**READING TEXT:**
◇ ◇ ◇ ◇ ◇ ◇ ◇

ScriptKit – Drag and Drop Programming for iPad

Mark Wilson profiles Scriptkit by Kyle Buza, a new “touchable programming” app for iPad.

The app I’m using is Scriptkit, by Kyle Buza, and it allows you to drag and drop snippets of code from a library of well-annotated APIs. The goal? Rapidly prototype your app ideas on the very device you’re looking to run them on. Sure, you’ll still get your hands dirty on the iPad keyboard from time to time, tweaking the X/Y values determining size and shape of a button, for instance, but building a functional app really isn’t much harder than a few taps and a few drags–especially if you already know what you’re doing (which I don’t).

Only last week, I wrote:

I believe that, going forward, Pythonista and other similar apps will show a new kind of “scripting” and task automation built around the core strenghts of iOS.

◇ ◇ ◇ ◇ ◇ ◇ ◇

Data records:
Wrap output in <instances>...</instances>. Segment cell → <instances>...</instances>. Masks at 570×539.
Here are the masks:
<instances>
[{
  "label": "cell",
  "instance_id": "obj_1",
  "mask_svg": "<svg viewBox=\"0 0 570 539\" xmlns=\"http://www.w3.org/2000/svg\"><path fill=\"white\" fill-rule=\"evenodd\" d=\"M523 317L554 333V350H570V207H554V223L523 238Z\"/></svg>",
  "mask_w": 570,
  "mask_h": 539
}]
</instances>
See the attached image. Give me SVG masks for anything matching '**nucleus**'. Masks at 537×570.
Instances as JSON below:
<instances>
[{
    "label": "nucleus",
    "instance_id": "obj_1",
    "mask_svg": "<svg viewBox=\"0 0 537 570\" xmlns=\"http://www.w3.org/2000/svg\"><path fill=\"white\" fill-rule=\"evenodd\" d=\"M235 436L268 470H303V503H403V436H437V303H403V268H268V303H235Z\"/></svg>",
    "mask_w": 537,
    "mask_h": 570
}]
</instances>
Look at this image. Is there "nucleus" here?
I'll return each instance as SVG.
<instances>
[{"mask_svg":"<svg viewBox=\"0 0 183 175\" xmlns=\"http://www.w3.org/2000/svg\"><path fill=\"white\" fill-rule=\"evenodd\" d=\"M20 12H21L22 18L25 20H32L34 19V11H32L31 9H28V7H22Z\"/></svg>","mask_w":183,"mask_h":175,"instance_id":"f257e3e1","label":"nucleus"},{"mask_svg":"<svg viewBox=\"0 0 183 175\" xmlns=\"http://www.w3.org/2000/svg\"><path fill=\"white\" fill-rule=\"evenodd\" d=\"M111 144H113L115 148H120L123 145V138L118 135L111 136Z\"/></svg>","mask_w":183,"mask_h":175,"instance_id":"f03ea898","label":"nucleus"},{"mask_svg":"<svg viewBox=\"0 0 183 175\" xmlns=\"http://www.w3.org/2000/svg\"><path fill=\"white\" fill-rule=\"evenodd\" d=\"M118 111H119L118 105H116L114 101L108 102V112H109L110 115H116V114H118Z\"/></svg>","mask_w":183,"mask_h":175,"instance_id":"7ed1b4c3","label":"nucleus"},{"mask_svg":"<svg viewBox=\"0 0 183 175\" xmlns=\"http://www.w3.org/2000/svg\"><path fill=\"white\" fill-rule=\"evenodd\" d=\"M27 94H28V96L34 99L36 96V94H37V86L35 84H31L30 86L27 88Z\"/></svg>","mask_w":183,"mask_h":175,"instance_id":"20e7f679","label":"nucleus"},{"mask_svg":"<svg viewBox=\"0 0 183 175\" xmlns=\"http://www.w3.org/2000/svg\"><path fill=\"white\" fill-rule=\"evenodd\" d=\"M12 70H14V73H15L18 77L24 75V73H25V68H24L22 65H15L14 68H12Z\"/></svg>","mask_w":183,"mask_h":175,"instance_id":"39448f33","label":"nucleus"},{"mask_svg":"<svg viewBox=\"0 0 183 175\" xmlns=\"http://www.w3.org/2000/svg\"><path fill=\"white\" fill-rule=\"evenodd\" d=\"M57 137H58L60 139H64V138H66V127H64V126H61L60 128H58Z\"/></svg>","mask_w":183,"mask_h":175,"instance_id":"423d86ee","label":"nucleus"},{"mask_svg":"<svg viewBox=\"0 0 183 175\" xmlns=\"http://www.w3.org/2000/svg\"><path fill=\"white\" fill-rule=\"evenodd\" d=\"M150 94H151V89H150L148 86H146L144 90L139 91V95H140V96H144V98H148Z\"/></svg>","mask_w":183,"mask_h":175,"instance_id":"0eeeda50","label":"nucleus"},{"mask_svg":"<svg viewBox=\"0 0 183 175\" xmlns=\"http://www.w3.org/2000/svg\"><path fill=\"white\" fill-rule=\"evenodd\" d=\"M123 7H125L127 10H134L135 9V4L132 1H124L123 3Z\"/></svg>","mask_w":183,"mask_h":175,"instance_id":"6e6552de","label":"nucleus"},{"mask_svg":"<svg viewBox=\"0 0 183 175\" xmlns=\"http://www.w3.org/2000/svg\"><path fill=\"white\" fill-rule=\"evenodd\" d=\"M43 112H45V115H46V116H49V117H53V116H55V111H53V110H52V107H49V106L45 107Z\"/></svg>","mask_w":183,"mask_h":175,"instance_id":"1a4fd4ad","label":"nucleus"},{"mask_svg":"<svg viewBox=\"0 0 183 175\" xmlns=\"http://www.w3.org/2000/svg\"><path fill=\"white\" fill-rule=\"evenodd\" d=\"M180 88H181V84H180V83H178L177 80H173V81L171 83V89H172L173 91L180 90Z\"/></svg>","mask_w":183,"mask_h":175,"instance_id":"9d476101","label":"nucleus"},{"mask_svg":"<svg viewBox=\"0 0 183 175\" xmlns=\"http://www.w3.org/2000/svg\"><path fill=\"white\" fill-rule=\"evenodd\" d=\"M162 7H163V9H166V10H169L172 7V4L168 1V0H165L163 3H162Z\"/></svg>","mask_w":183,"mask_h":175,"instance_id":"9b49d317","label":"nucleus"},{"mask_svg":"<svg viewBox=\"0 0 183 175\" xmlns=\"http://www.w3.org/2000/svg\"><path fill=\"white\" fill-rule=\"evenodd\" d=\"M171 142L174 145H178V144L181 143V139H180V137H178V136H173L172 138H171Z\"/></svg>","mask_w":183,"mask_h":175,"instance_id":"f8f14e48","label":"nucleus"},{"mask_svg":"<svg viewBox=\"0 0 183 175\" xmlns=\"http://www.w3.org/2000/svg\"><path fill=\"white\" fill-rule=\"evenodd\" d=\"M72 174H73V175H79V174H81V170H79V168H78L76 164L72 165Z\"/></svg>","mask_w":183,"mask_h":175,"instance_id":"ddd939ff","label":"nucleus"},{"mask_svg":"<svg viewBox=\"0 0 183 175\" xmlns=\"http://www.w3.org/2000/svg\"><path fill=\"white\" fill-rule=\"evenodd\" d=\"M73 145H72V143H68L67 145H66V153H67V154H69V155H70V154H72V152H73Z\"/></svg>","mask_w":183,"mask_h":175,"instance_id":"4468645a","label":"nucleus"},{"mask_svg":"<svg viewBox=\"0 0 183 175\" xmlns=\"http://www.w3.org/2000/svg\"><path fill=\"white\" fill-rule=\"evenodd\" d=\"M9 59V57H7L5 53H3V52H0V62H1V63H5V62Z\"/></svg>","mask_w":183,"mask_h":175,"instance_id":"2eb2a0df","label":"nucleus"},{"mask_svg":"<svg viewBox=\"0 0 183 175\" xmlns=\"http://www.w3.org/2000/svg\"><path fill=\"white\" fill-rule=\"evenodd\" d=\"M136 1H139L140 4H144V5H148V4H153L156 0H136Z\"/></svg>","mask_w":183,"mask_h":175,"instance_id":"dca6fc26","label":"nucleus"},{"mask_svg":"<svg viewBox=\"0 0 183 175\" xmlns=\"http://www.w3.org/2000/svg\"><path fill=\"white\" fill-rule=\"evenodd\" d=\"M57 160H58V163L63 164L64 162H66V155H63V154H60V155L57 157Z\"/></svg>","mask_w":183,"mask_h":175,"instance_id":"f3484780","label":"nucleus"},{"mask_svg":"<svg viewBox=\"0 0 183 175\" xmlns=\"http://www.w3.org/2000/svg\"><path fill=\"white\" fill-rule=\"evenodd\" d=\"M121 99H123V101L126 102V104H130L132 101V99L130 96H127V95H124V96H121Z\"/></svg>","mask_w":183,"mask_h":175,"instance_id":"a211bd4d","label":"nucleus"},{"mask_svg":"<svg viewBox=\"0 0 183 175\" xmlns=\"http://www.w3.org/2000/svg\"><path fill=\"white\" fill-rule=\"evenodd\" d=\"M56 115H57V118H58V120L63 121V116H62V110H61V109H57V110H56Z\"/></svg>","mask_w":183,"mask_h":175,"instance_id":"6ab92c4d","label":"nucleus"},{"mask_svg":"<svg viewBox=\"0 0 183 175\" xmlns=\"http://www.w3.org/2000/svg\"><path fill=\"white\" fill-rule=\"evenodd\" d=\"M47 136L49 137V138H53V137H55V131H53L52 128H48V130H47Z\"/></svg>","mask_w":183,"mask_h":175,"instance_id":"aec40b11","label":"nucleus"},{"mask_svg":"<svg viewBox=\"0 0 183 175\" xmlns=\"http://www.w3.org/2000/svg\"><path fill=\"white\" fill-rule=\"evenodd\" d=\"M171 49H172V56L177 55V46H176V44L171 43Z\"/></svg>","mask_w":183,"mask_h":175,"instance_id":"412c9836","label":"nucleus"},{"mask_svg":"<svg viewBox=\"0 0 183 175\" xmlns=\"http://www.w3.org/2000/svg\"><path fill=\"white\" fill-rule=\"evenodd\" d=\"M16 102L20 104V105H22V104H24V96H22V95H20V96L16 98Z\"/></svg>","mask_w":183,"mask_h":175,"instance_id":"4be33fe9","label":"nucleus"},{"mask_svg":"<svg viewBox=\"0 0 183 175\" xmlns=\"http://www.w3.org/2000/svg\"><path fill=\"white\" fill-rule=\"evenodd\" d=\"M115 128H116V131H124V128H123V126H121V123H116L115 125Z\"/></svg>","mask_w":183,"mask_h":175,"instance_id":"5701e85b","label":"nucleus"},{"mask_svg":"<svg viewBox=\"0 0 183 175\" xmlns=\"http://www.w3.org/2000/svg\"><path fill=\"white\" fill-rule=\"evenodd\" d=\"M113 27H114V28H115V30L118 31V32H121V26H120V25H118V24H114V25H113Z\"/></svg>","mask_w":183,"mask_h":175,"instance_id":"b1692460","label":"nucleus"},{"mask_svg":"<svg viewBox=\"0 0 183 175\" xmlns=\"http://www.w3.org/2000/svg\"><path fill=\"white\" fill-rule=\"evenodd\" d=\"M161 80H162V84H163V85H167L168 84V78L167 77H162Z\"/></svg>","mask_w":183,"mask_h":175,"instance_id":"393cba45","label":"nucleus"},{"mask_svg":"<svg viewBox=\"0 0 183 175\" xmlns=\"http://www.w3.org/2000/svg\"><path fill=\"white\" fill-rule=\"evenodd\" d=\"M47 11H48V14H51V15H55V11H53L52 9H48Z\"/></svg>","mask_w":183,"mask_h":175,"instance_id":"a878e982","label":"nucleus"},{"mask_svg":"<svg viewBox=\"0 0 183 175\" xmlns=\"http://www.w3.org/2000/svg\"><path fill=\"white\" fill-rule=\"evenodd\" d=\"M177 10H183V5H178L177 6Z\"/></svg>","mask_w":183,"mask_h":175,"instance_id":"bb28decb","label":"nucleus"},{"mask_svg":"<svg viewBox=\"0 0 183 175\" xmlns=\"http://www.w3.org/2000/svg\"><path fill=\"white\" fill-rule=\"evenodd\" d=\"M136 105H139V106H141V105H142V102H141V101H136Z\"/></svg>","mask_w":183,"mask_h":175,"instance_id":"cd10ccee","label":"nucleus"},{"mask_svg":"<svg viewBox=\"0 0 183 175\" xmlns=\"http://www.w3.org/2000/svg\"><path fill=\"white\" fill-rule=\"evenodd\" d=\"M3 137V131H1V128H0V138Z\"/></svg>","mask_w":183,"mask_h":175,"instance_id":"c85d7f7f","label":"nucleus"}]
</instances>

◇ ◇ ◇ ◇ ◇ ◇ ◇

**COMPLETE THE FOLLOWING:**
(A) Using the text about Scriptkit, explain in one to three sentences why a user will still type on the iPad keyboard from time to time.
(B) Answer these questions about the Scriptkit text:
(i) Who made Scriptkit?
(ii) What does the app let you drag and drop?
(iii) Which app is named in the passage quoted at the end?
(C) Carry on the text about Scriptkit, starting after its last sentence.

**ANSWERS BY ITEM:**
(A) Some things still have to be typed. One example is tweaking the X/Y values that set the size and shape of a button.

(B)
(i) Kyle Buza
(ii) Snippets of code from a library of well-annotated APIs
(iii) Pythonista

(C)
I had no idea ScriptKit existed, but this is exactly what I was referring to in my Pythonista article. Yes, ScriptKit is limited, it’s confined in its own sandbox, and its initial set of APIs could use some additions. But look at what ScriptKit already enables: a touchable programming interface for building prototypes that use real data (Facebook photos, Dropbox files, etc) with real iOS core elements such as Camera and Location Services. Developers can use ScriptKit to build quick working prototypes; users with an interest in scripting like me can learn a basic syntax to build scripts and app demoes that may lead to bigger interests in other areas of iOS and languages. All within a touch-based interface, with real APIs, on an iPad.

Codea, Pythonista, ScriptKit — the future of iOS couldn’t be more exciting to me.